Some background: The large massacre of MAS-aligned campesinos occurred on September 11, 2008, the deadliest political violence in Bolivia since 2003. The confrontations of that day are the subject of a recent documentary by César Brie, the playwright and director who produced the documentary about the May 2008 public humiliation of peasant activists in Sucre. Brie’s documentary, Morir en Pando (To Die in Pando), broadly confirms the investigation by UNASUR, South America’s equivalent of the European Union. I saw it in its depressing length during my first week here. As the media luna governors mounted their most serious challenge to national power, local campesinos (and in Santa Cruz, slum dwellers) mobilized against them. Two contingents of campesinos were marching to Pando’s capital by way of Cobija on that fateful day. Right-wing civicos (there is no good translation for this “civic movement”) attempted to block both marches, threatening the use of deadly force. A complex series of confronations, during which Brie argues a civico was brought down by “friendly fire” gave way to an all out assault by civicos on the peasant protesters.

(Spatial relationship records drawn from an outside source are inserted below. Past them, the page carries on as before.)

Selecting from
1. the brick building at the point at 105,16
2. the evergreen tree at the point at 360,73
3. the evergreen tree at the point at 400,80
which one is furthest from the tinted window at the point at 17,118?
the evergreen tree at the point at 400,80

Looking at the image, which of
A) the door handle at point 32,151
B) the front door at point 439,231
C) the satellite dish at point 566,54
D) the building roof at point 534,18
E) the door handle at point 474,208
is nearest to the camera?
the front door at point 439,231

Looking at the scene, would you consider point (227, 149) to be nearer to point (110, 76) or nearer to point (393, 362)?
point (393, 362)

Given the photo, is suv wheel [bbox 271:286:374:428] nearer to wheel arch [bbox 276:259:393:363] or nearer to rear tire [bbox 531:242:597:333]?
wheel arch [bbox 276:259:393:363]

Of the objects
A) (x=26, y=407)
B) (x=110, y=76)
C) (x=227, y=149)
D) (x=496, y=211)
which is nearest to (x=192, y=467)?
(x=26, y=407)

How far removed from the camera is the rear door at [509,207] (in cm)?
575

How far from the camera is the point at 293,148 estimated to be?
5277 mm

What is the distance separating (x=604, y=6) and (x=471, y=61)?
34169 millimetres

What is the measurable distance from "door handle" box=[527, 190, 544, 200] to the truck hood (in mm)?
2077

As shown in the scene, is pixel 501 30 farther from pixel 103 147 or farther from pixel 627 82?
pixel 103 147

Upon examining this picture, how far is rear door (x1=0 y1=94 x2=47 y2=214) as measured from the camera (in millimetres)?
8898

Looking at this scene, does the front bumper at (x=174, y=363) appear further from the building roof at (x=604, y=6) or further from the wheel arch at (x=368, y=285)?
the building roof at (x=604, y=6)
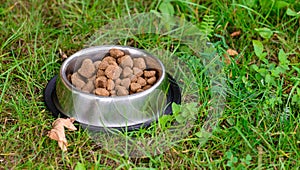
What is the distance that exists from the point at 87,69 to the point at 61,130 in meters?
0.36

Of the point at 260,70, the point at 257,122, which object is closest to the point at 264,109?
the point at 257,122

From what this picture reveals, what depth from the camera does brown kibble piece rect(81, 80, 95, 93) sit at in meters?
2.42

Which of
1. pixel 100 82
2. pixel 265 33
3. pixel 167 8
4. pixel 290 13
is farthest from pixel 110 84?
pixel 290 13

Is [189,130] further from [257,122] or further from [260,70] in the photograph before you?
[260,70]

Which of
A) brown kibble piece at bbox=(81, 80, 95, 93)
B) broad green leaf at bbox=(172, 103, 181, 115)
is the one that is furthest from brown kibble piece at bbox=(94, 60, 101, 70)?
broad green leaf at bbox=(172, 103, 181, 115)

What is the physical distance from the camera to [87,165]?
7.12 feet

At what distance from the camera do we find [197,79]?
259 centimetres

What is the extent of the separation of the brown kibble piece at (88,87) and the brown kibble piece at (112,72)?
0.27 feet

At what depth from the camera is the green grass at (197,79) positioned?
2211 millimetres

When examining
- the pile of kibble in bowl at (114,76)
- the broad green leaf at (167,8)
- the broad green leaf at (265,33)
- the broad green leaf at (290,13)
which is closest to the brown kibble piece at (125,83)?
the pile of kibble in bowl at (114,76)

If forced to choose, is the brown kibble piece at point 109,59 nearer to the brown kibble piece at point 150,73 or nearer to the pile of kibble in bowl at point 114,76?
the pile of kibble in bowl at point 114,76

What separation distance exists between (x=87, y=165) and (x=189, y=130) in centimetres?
47

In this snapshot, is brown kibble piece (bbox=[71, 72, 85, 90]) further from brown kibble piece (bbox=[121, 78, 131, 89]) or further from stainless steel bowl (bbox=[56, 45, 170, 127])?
brown kibble piece (bbox=[121, 78, 131, 89])

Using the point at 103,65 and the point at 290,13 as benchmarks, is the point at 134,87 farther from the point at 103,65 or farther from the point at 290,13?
the point at 290,13
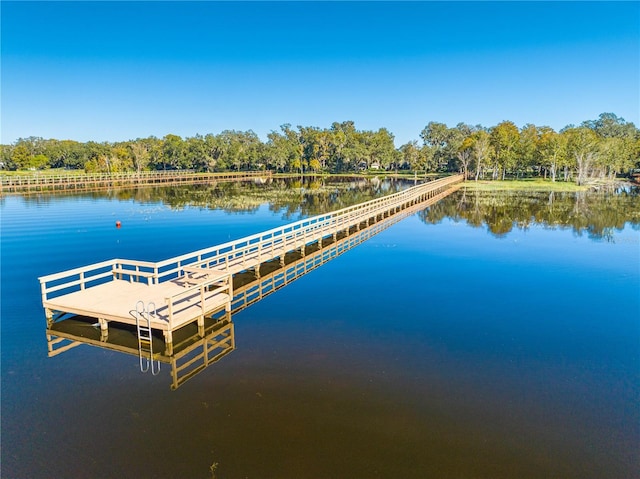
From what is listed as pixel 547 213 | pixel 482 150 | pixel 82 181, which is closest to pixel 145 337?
pixel 547 213

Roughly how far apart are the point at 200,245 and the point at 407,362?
17.4 meters

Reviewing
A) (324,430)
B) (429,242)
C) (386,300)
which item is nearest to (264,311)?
(386,300)

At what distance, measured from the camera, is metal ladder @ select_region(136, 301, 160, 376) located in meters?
10.6

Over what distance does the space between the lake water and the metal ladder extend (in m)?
0.34

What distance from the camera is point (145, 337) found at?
11555 mm

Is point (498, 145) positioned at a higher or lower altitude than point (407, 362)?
higher

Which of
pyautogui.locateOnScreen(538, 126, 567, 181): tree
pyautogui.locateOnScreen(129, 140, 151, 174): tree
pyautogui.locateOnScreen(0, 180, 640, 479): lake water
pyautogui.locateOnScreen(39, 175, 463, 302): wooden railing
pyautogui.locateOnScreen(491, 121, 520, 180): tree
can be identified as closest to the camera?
pyautogui.locateOnScreen(0, 180, 640, 479): lake water

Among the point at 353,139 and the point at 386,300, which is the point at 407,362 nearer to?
the point at 386,300

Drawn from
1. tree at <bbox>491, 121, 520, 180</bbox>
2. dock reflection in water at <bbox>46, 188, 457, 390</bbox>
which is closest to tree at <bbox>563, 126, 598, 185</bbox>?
tree at <bbox>491, 121, 520, 180</bbox>

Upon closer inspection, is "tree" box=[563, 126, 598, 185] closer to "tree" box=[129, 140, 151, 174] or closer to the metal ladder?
the metal ladder

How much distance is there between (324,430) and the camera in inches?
319

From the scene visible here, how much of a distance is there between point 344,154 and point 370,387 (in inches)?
4822

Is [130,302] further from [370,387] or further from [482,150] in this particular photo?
[482,150]

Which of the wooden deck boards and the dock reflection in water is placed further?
the wooden deck boards
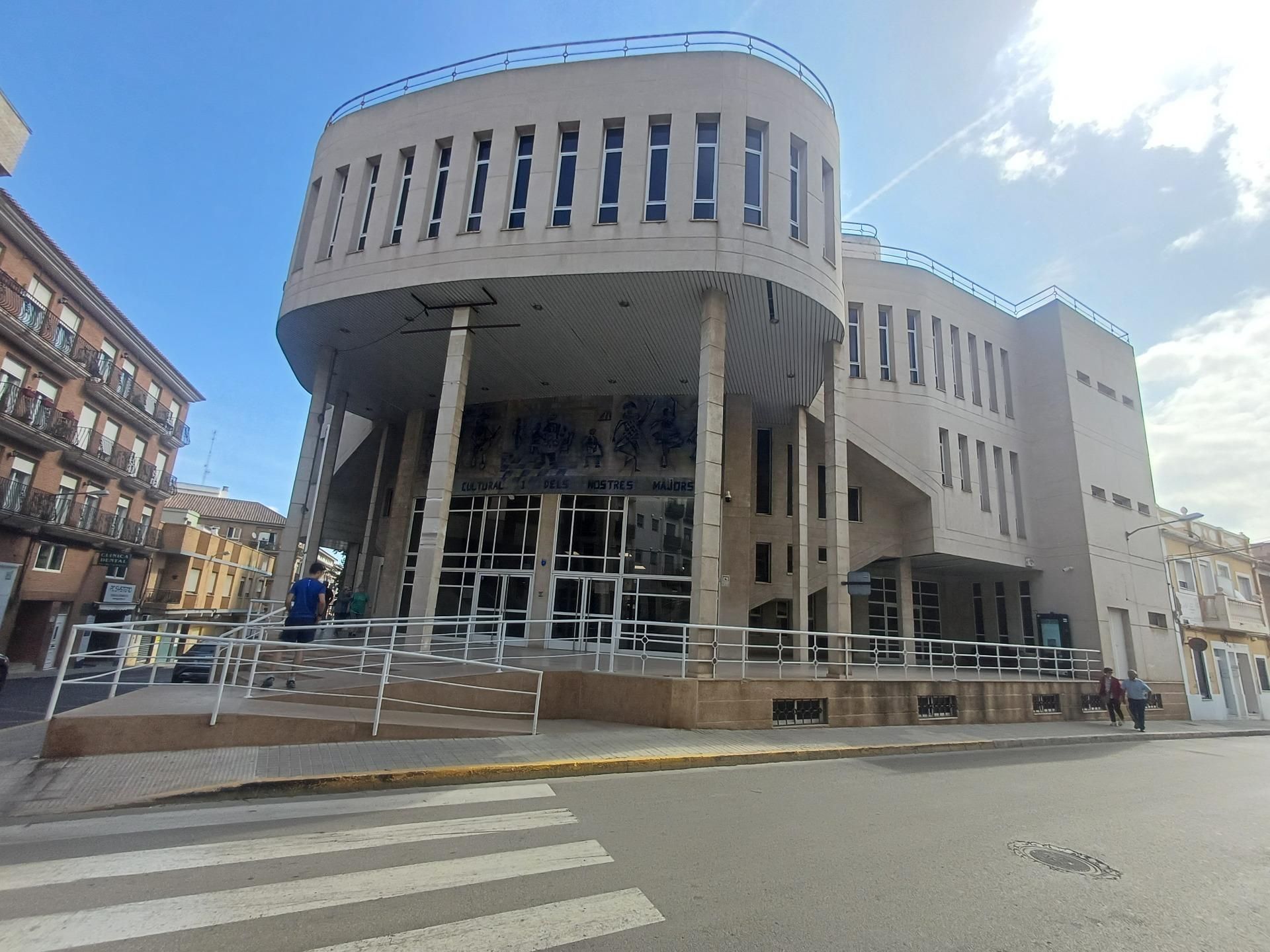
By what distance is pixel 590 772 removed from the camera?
24.0 ft

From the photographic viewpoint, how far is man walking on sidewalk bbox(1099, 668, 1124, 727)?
17219 millimetres

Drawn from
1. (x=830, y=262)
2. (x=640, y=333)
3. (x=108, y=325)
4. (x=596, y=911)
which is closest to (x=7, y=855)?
(x=596, y=911)

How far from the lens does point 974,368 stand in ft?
79.0

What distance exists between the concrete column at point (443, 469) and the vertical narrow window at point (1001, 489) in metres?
20.0

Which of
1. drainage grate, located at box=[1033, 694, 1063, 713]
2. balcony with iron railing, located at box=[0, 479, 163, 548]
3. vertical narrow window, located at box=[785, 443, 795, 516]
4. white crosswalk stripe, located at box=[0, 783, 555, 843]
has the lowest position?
white crosswalk stripe, located at box=[0, 783, 555, 843]

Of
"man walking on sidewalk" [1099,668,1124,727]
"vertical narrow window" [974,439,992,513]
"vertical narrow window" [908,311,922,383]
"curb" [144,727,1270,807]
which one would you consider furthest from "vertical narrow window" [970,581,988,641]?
"curb" [144,727,1270,807]

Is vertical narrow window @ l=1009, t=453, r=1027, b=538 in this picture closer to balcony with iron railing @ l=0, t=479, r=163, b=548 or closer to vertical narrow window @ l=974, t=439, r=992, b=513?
vertical narrow window @ l=974, t=439, r=992, b=513

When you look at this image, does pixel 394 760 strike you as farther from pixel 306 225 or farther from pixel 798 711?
pixel 306 225

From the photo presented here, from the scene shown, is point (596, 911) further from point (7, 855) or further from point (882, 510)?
point (882, 510)

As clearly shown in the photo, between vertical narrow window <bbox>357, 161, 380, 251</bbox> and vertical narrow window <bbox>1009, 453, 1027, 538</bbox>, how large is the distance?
78.4 ft

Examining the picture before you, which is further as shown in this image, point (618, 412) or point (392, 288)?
point (618, 412)

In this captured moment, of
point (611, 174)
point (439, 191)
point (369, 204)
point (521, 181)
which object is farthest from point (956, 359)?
point (369, 204)

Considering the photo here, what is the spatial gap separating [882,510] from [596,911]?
20.5m

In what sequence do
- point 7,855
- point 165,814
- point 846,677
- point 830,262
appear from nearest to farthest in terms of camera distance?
point 7,855 < point 165,814 < point 846,677 < point 830,262
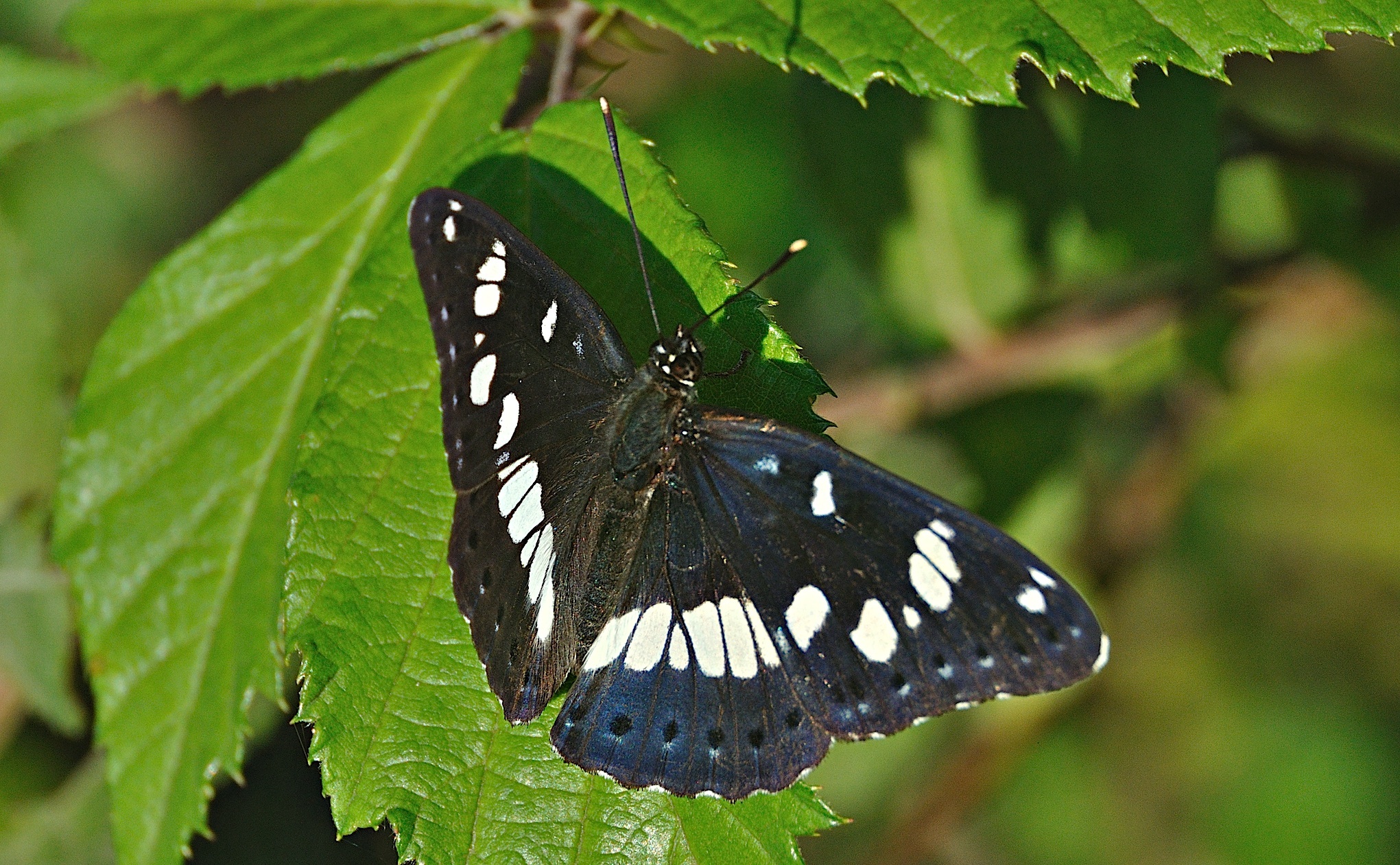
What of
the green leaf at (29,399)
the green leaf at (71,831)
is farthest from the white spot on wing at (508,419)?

At least twenty were killed; and angry right-wing crowds outside the hospital in Pando’s capital Cobija attempted to assault wounded campesinos receiving treatment. Some were evacuated to La Paz for their own safety, and many had their injuries downgraded and misrepresented in their eventual autopsies.

This dire event was in several ways a turning point for the 2008 political crisis. The MAS government, which had been pursuing an apparent strategy of falling back in the face of right-wing violence, cancelling presidential visits for example when right-wing protesters threatened to disrupt them, made its first major show of force. Pando’s Prefect (the new, post-2010, title is Governor) Leopoldo Fernandez was linked to the civic movement and the violence, a state of emergency was declared, and Fernandez was arrested.

Stunning political turnaround: Despite the clear depth of the right-wing movement in Pando, the department broke from the so-called media luna block of four eastern departments in this past April’s regional elections. Both the new governor of Pando, Luis Flores, and the new mayor of its capital Cobija, Ana Lucía Reis, represent the indigenous-popular Movement towards Socialism, Bolivia’s governing party.